Düşman geldi tabur tabur dizildi
Alnımıza kara yazı yazıldı
Tüfek icat oldu, mertlik bozuldu
Eğri kılıç kında paslanmalıdır.

Hey hey efeler hey
Köroğlu düşer mi yine şanından
Çıkarır çoğunu er meydanından
Kırat köpüğünden, düşman kanından
Çevrem dolup şalvar ıslanmalıdır

Köroğlu



       Bilmiyorum hala Köroğlu Destanı'nı bilmeyen var mı? Biz ortaokulda hatta lisede Köroğlu Destanı ile ilgili edebi eserler okurduk. Benimde çok hoşuma giderdi Kahramanlık yazıları (hala öyle). Özellikle bilek gücüne ve zekâya  bağlı olanlar.

       Köroğlu Destanı Bolu'ya olan ilgimin kaynağını oluşturmuştu.  Aradan geçen yıllarda Bolu ile ilgili duyduklarım okuduklarım ve gördüklerim ilgimi arttırdı ve Bolu'ya gitme isteği uyandırdı. Bu zamana kadar gerçekleştirme fırasatı da bulamamıştım.

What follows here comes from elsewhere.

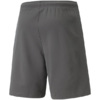 Spodenki męskie Puma teamRISE Short szare 704942 13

       Geçtiğimiz günlerde Bolu'ya gitmek nasip oldu. Beklentimin çok altındaydı. Bolu hayalimdeki Bolu değildi elbette sanki küçük bir ilçeydi. Neden beklentilerim bu kadar yüksekti? Neden abartmıştım ki? Adını yeni duyurmuş illerin aksine yıllar önce ün yapmış olabilir, üstelik ünü ülkemizin dışına çıkmış da olabilir, pek çok ülkelerden  buraya yılın her döneminde yerli ve yabancı ziyaretçiler de gelebilir. Bu yeterli miydi beklentileri karşılamaya. Değilmiş... 

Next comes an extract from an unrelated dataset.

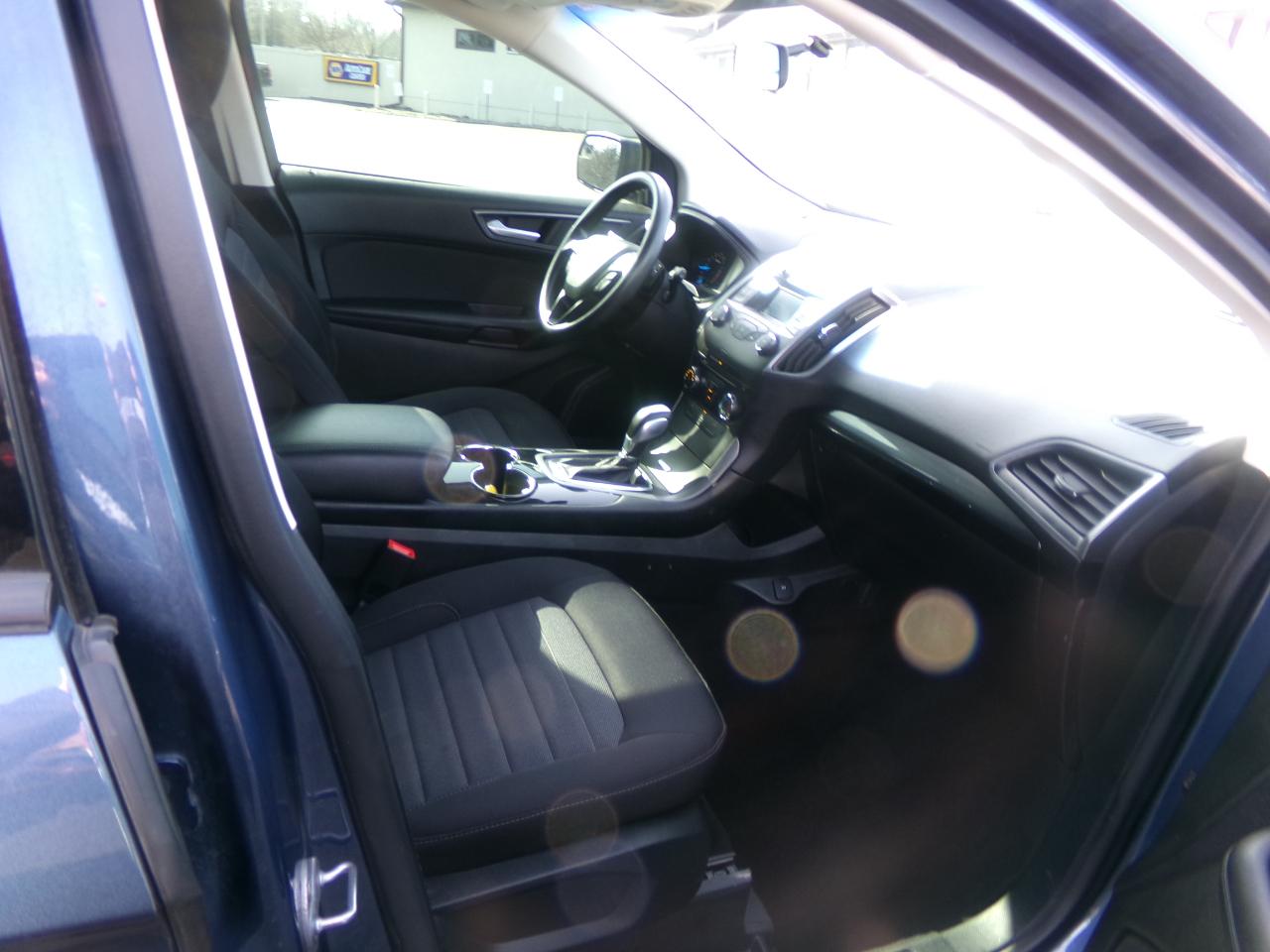 Ford Edge SE AWD 2018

       Bolu benim bildiğim ve gördüğüm tek bir caddeden oluşuyor. Ara sokaklar bu caddeye açılıyor. Bu cadde gece ayrı bir güzel oluyor gündüz ayrı...

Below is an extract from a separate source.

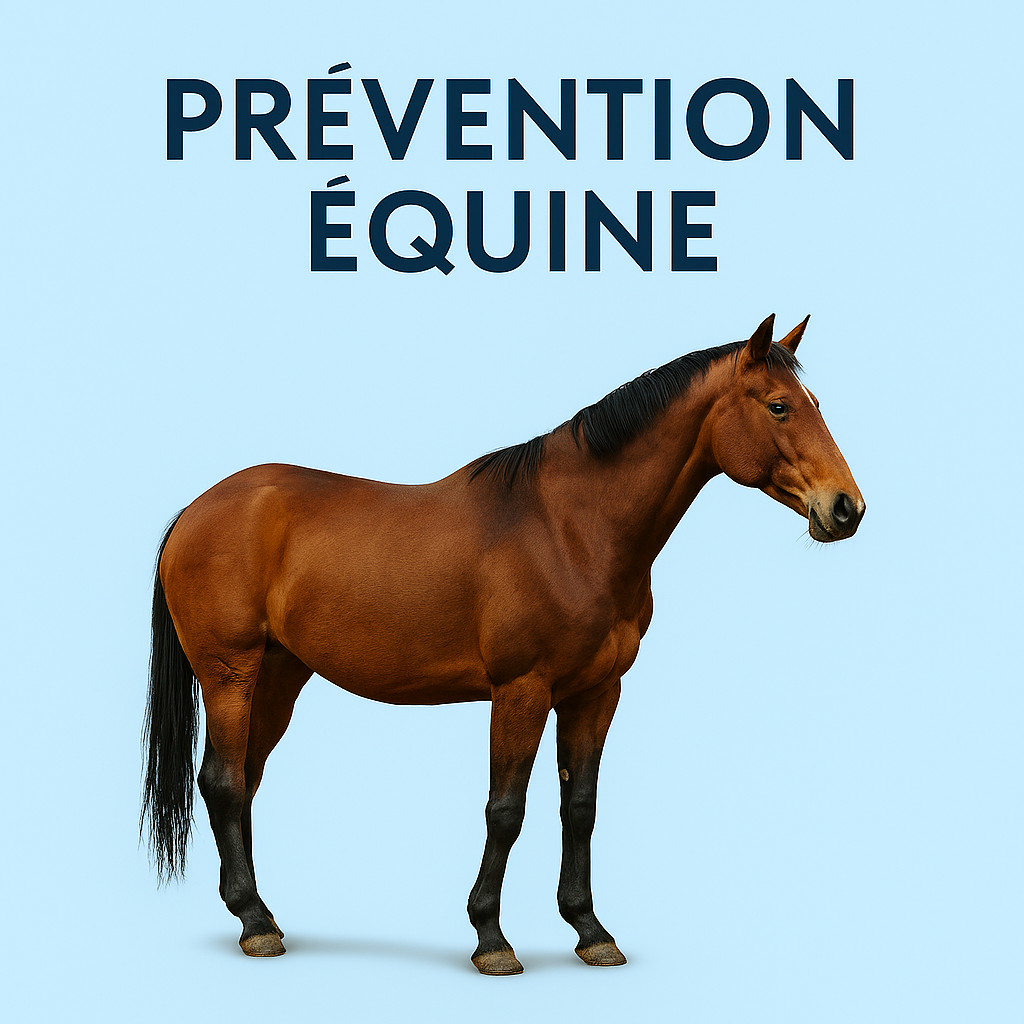Prévention et sécurité en milieu équestre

       Bu caddenin üzerinde pek çok (ben 4'ten sonrasını saymadım.) cami olması dahası eski olması benim çok hoşuma gitti. Sanki Bolu kurulduğu ilk gün gibi. Eski yapılar, evler hala duruyor. Binaların çok azı, camilerin ve halka açık diğer umumi yerlerin neredeyse büyük bölümü restore edildi. Özellikle bu görüntüsü çok güzel. Bolu'nun hoşuma giden bir başka yönü insanların birbirine karşı olan nezaketi ve muhabbeti...

       Burayla ilgili diğer bir izlenimim ise insanlar sanki yaşamak (karınlarının doyurmak ) için yaşıyorlarmış gibi görünüyor. Çünkü sadece bir kişi çok çalışmış gibi görünüyor. O da İzzet Baysal. İzzet Baysal ne yaptıysa o varmış gibi. Bolu adını duyunca hemen aklımda yeşillikler, ağaçlar ve çiçekler ve yemek gelir. Şehir müstakil binalardan oluşmasına rağmen parklar bahçeler (hatta binaların bahçeleri terkedilmiş gibi) çok bakımsız. 




       Sadece Bolu-Merkez de geçirmedik vaktimizi. Gölköy'e gittik. Gölköy Bolu'nun su ihtiyacını karşıladığı barj gölü. ( Biz burayı gezerken Yalova Belediyesi susuzluk nedeniyle günün belirlenen saatlerinde su  kesintisi olacağına dair kısa mesaj gönderdi. ) Burası da çok güzeldi. Malum ben çok vakitsiz gittim ama eminim  İlkbaharda çok güzel oluyordur. Piknik alanları, çamlar ve barajın manzarası çok güzeldi. İnşallah tekrar gitmek nasip olur. Çok isterim.